The analysis was performed using two multivariate multilevel models. In both models, the outcome variables were the ilr-coordinates expressing the leisure time-use composition.
In Model 1, we investigated if leisure time physical behaviours differed between each day of the week (e.g. Monday, Tuesday, Wednesday, etc.) and between workday and non-workdays. Thus, day of the week and an interaction between day of the week and type of day (reference = non-workday) were entered as predictors in Model 1. Model 1 was fitted three times. This was done to isolate the association with one of the leisure time behaviours in relation to the others in the first ilr-coordinate (denoted by ilr1).

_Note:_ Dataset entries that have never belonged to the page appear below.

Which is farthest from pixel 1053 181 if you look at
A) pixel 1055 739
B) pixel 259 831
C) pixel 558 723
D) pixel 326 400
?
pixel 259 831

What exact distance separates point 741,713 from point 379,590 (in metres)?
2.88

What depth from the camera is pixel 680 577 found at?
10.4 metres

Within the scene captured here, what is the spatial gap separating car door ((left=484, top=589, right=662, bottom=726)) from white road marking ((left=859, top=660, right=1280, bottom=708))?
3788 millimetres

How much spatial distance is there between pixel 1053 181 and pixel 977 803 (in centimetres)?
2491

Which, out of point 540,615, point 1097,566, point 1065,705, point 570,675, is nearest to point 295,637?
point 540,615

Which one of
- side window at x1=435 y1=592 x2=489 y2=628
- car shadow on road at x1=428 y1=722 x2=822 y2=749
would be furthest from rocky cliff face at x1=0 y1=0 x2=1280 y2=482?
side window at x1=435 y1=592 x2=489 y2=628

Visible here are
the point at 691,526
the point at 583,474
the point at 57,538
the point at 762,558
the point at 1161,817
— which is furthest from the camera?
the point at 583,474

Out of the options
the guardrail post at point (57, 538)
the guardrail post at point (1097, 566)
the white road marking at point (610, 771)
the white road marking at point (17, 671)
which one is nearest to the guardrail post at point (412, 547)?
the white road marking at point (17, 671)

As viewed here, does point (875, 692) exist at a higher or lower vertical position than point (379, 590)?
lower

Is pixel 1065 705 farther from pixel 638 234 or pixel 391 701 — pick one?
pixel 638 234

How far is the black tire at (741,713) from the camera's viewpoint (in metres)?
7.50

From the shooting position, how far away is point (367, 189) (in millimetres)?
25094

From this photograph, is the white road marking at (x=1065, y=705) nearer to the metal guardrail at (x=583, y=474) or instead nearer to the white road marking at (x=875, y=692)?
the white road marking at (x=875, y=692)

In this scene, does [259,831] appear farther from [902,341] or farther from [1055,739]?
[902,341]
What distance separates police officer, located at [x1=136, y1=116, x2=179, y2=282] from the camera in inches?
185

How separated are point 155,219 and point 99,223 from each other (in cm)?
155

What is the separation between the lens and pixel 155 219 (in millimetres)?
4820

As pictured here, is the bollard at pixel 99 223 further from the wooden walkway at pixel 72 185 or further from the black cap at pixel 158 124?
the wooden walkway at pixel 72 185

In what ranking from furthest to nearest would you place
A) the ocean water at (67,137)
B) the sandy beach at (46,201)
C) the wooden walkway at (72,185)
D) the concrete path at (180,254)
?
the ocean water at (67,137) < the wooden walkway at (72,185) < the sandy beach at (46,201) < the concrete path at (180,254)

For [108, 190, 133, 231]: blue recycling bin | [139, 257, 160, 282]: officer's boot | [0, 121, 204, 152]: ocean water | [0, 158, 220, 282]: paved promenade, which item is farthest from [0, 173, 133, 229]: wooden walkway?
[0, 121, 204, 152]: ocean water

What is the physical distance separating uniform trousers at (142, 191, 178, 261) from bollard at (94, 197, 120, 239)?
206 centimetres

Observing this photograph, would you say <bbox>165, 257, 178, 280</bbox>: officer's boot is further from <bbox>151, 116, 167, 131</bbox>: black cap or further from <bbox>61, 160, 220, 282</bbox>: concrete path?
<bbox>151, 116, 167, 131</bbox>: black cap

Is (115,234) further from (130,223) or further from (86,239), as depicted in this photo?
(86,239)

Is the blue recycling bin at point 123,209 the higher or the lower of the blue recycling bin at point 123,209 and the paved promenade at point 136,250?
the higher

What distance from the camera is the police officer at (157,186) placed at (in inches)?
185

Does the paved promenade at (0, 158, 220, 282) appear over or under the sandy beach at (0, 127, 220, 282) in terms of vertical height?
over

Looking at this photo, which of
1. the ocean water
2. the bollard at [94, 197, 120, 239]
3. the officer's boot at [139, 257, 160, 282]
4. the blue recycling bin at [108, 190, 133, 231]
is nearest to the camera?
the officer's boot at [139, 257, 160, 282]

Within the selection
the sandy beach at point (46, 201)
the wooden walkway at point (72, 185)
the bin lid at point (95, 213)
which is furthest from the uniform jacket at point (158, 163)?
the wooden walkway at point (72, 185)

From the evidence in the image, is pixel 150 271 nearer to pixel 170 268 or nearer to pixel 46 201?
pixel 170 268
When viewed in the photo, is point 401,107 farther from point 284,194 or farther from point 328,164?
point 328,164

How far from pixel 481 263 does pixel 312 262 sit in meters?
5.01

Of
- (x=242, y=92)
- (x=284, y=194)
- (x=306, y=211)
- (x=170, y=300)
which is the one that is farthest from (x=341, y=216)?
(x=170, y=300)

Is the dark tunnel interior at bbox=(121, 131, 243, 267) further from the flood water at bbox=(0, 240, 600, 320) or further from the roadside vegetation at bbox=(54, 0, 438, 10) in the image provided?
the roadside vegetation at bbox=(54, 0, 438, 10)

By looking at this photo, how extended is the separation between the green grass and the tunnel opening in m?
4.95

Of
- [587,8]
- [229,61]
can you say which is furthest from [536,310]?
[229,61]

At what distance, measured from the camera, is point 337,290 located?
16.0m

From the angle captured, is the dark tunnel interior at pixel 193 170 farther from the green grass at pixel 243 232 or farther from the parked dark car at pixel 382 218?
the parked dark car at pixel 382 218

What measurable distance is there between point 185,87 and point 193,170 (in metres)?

In Model 2, only workdays were considered as we investigated if work behaviours influenced day-to-day leisure time behaviours. The following predictors were entered in Model 2: the work time-use composition (i.e. work time sent standing, active and sedentary, expressed as ilr-coordinates) and an interaction term between day of the week and the work time-use composition. Model 2 was fitted six times to investigate the association between each part of the leisure time and work compositions, respectively. Of note, only results of the associations between the relative work time spent active and standing (as a proxies of physical work demands) and leisure time physical behaviours are shown. Results on the association between relative work time spent sedentary and day-to-day leisure time physical behaviours are shown in Additional file 2.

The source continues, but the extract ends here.